One, they can wait for housing prices to recover and resolve the short position. Historically, housing has been a long-term investment with the average person moving only once every seven years. Time often cures market fluctuations. Two, a property owner can sell the property “short” and pay the balanced owed using other assets such as a stock portfolio. We see this happen often when an owner wants to take advantage of the current reduced market prices and upgrade their property. Third, a property owner can sell the property “short” and ask the mortgage lender to participate in the loss of value. As you can imagine, the mortgage lender is a reluctant participant in selling short; although, depending on the personal situation of the borrower, it may be a preferable choice to a foreclosure process. Again, the foreclosure process involves the lender taking ownership of the property. I have yet to meet a lender who wants to own the collateral, the house, for which they made a loan.
If you are a property owner in this third category and need to sell your property as a short sale, one of the best first steps you can take is to employ a Realtor who has experience in short sales. Be very frank with them about your situation.
Good communication is the key to resolving the situation with your mortgage lender. Your Realtor can assist you in your efforts to communicate with your lender and market your property to secure a buyer. Most lenders require two things to begin the process: a letter of hardship and a personal financial statement. The letter of hardship is a simple statement that relates your current position, a recap of the personal situations that created an unexpected hardship, and the reasons that you are currently unable to meet your mortgage obligation. Remember, from the lender’s perspective this is a simple business decision, not personal. The lender will need the facts in order to make an intelligent business decision. The personal financial statement shows your assets minus your liabilities to equal a net worth. In a situation where your net worth is positive, the mortgage lender will ask that you cover the short position, in whole or in part, with the sale of other assets. In a situation where your net worth is negative, the mortgage lender is forced into a position of participating in the loss.
Probably one of the most misunderstood aspects of the short sale process is: Who does the property owner talk to? As a property owner, make that call to the lender, ask for a manager and ask that manager to connect you to an asset management manager. If you don’t tell your story to the right decision maker, you will be delaying the process significantly.
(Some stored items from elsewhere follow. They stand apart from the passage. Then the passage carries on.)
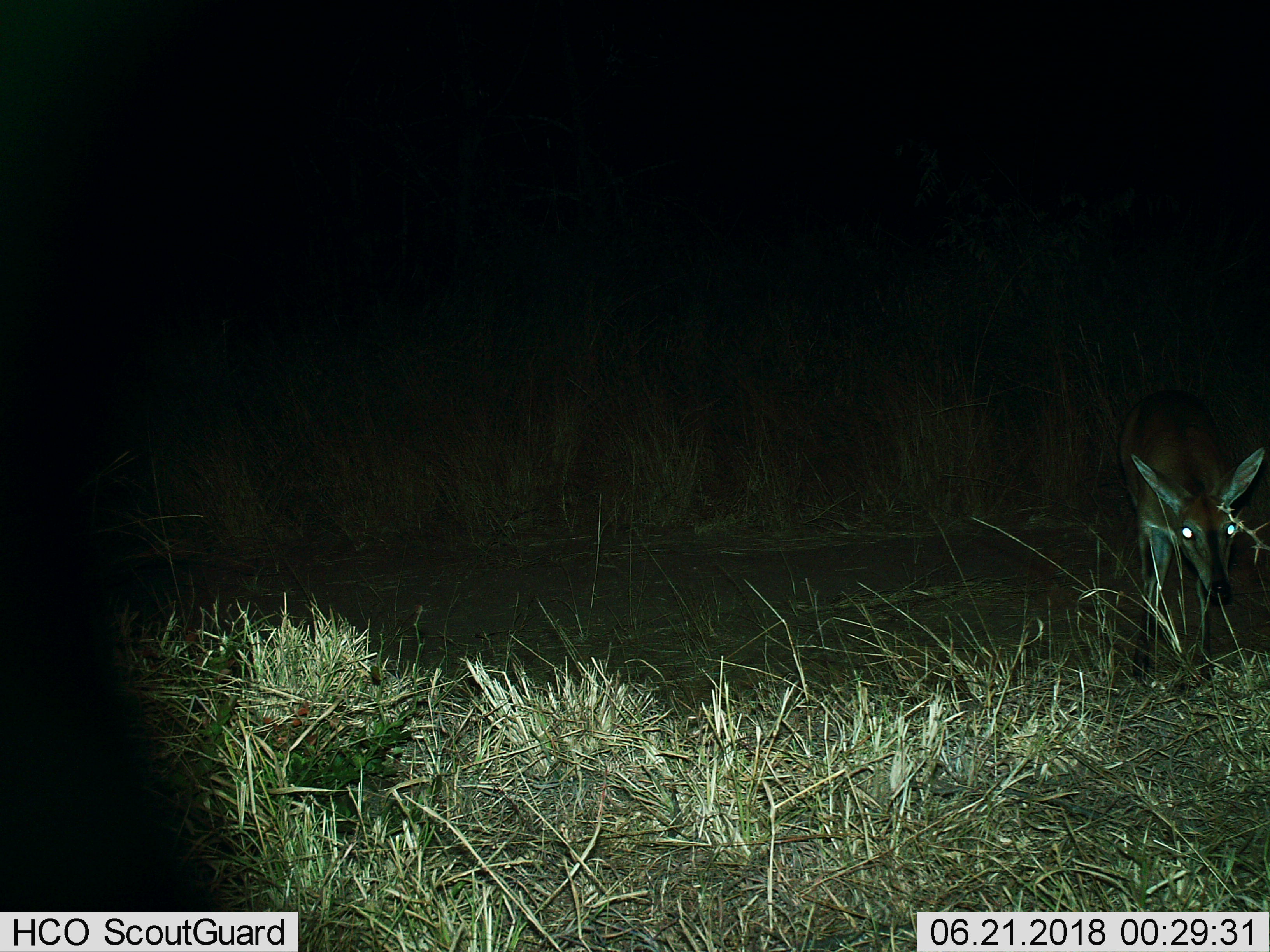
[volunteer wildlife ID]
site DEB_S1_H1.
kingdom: Animalia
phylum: Chordata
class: Mammalia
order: Artiodactyla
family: Bovidae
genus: Sylvicapra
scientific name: Sylvicapra grimmia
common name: common duiker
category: duikercommongrey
Duikercommongrey (common duiker) (Sylvicapra grimmia), count 1. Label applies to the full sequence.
Be frank in your communication and be patient; this can be a long process. Typically a lender will not make a final decision until the seller has provided the personal information mentioned above, an offer to purchase from a buyer, and a lender-ordered appraisal to confirm the current market price of the property. With the sheer volume of requests lenders are getting, it is not unusual for a lender to take from two to six months to make their decision.
Remember, a property owner needs a buyer to complete the short sale process. There are a number of compelling reasons for buyers to buy in this market: great selection, reduced prices, and historically low mortgage interest rates. So if you need to sell, start today and take advantage of a buyer’s market.
When it comes to negotiating a settlement of your balance owed, you must do this personally or employ the services of an attorney for representation. A legal opinion is also recommended to explain the short-term and long-term (and tax) consequences of short selling.